● Record set

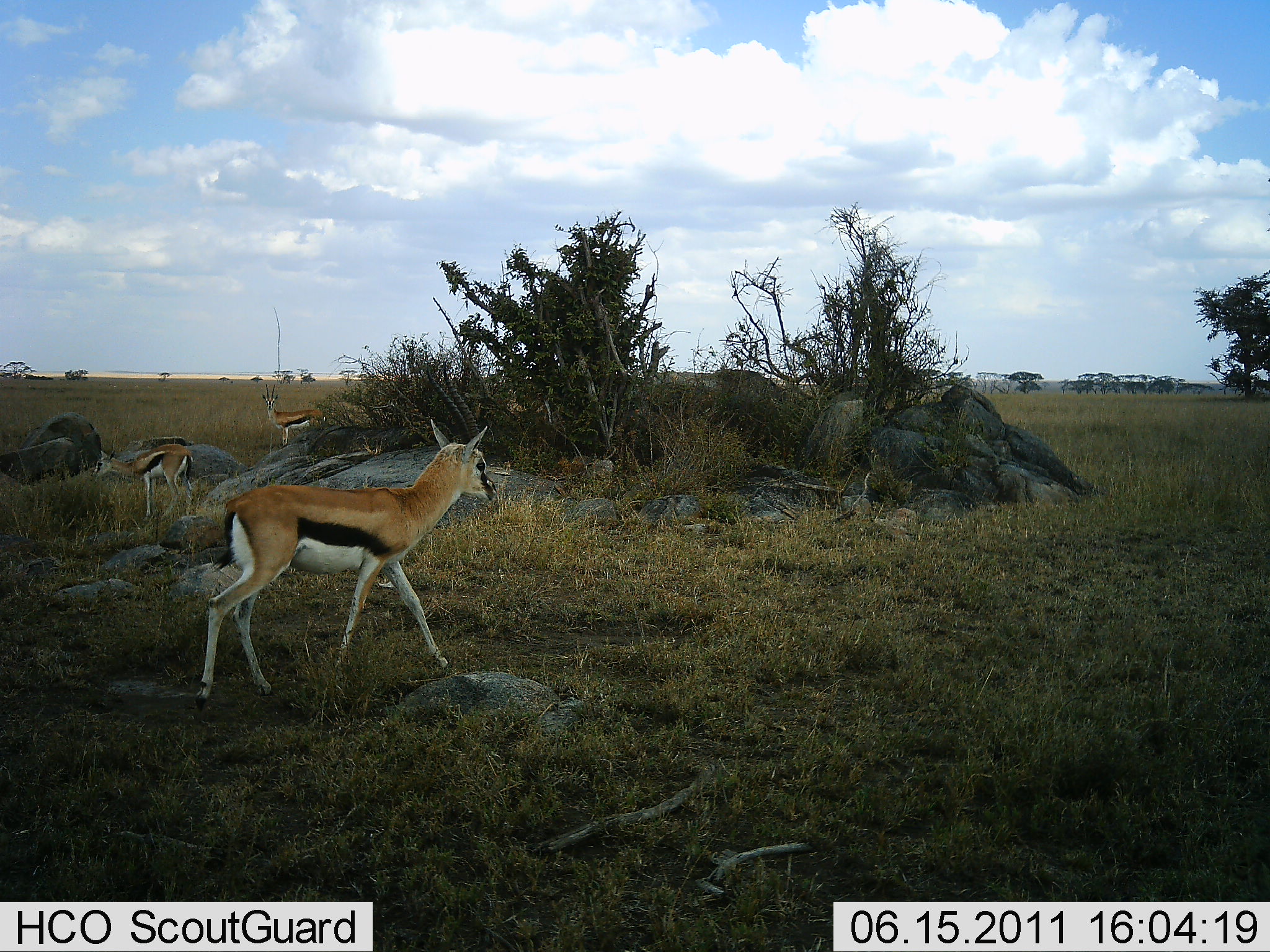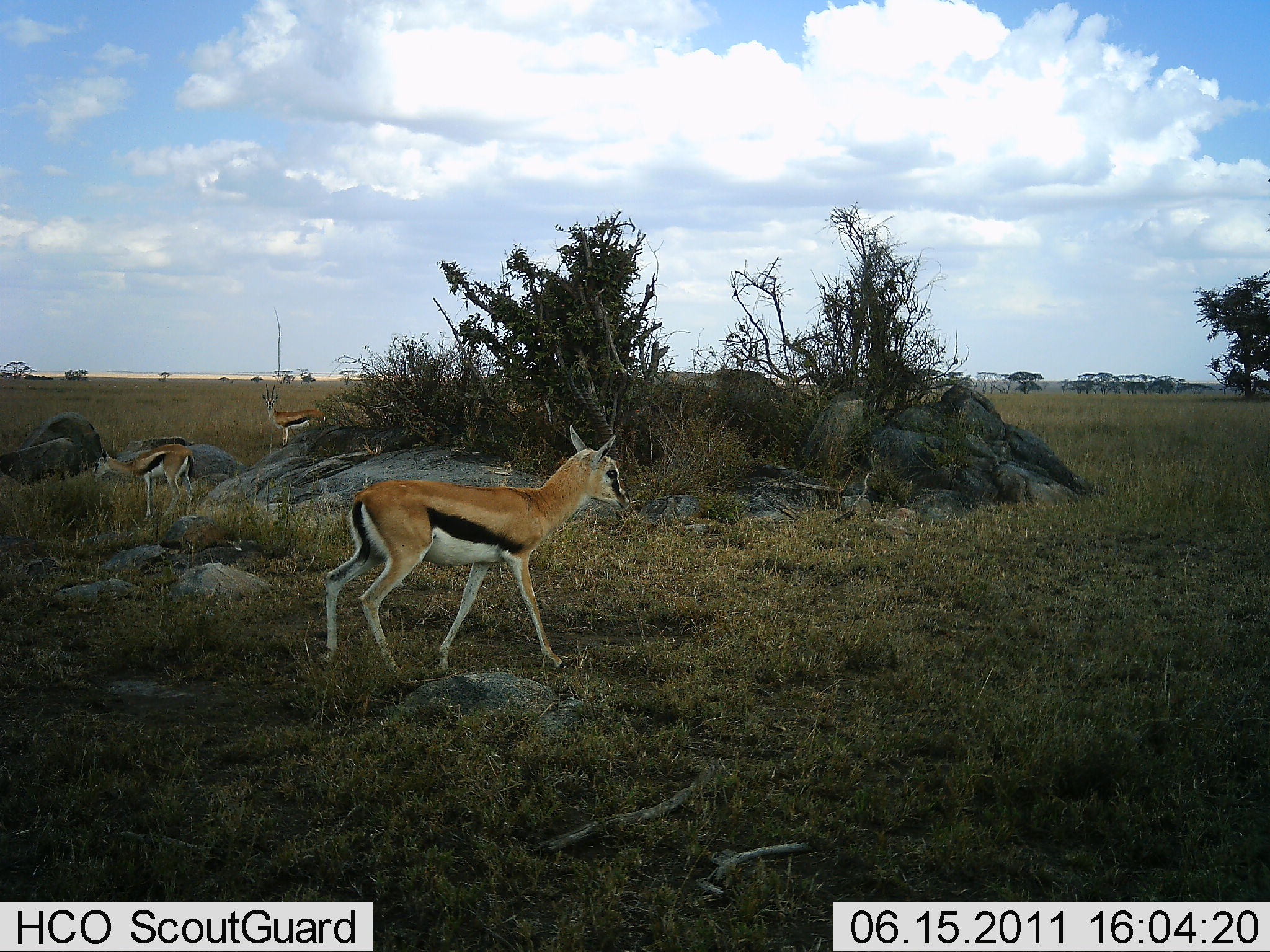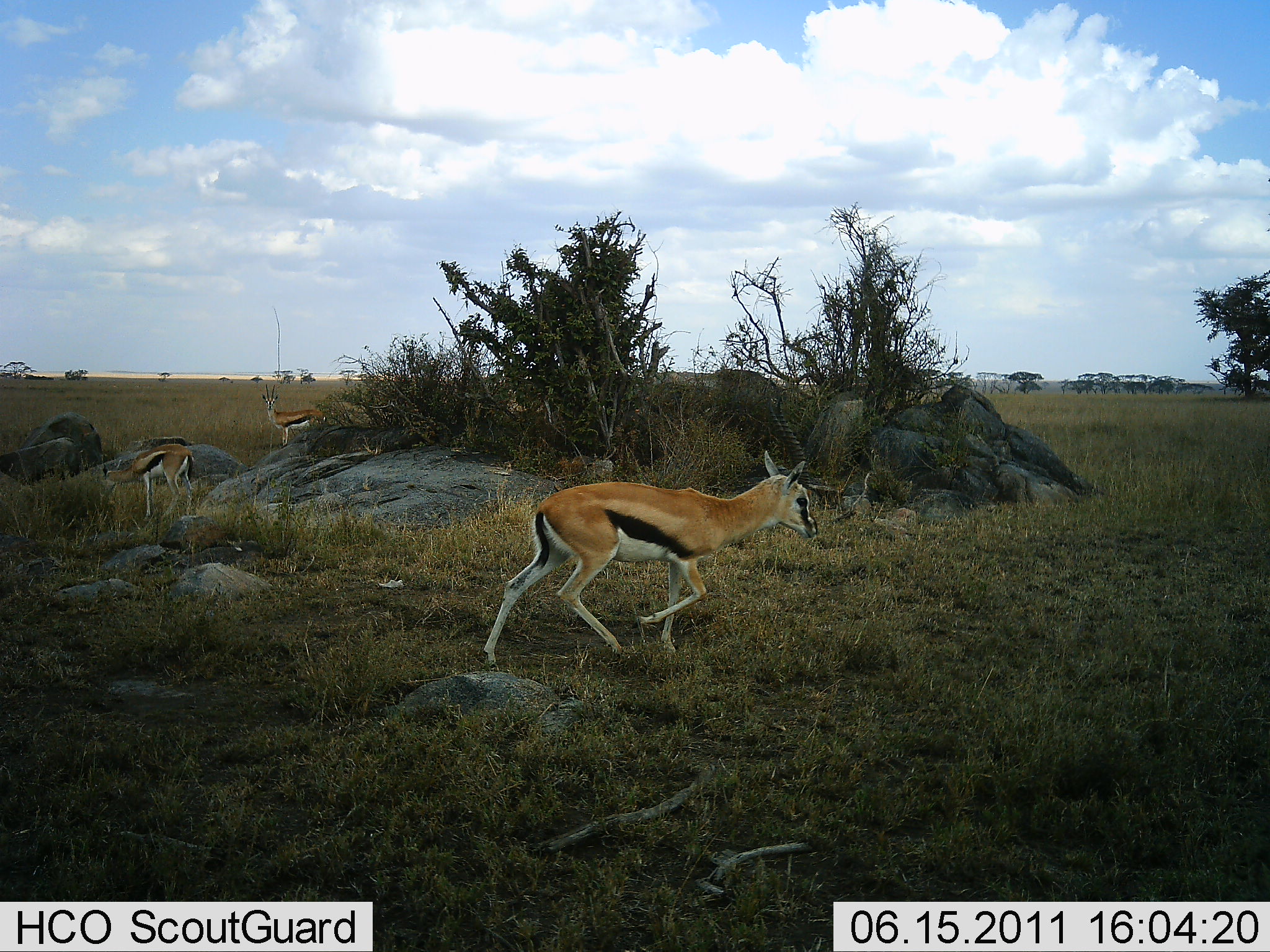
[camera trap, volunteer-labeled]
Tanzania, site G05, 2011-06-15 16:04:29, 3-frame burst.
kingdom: Animalia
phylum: Chordata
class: Mammalia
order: Artiodactyla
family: Bovidae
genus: Eudorcas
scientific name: Eudorcas thomsonii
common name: thomson's gazelle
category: gazellethomsons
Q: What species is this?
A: Gazellethomsons (thomson's gazelle) (Eudorcas thomsonii).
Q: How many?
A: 3.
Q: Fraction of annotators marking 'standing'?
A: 44%.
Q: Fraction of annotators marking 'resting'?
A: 0%.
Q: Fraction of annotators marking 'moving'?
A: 100%.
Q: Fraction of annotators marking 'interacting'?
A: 0%.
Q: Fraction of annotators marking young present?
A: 0%.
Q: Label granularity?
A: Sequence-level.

● Prompt
Look over the records. Copy the lines that include the word "Fraction".

● Solution for this problem
Q: Fraction of annotators marking 'standing'?
Q: Fraction of annotators marking 'resting'?
Q: Fraction of annotators marking 'moving'?
Q: Fraction of annotators marking 'interacting'?
Q: Fraction of annotators marking young present?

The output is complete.